Колдовские ворота, стр. 63

Рой Эрде и граф Нейстер сошлись на мосту, который сторонникам дона Леона так и не удалось разрушить. В руке у графа Нейстера был его именной меч Карумдас. Рой Эрде орудовал трофейным аргеманским мечом, который он с боем добыл в гавани Альдебекара.

Рой хвастался, что это меч самого Ингера из Ферна, и многие верили, хотя очевидцы точно знали, что меч Ингера утонул в водах гавани, когда сам король Таодара чудом спасся от гибели.

Как бы то ни было, этот меч оказался для Роя счастливым.

Клинок вонзился в горло графа Нейстера, и тот, обливаясь кровью, начал падать в пропасть, все еще крепко сжимая в ладони свой Карумдас.

Рой с криком ухватил его за эту руку и сам чуть было не свалился в пропасть.

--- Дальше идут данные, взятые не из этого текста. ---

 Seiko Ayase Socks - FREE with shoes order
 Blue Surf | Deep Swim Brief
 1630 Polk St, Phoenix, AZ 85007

Это тоже могло показаться безумным поступком — зачем спасать от падения соперника, которого только что смертельно ранил? Но Роя интересовал не граф Нейстер, а его именной меч.

Вырвав Карумдас из его руки, Рой перекатился подальше от края моста и даже не стал смотреть, как падает вниз уже мертвый дон Нейстер.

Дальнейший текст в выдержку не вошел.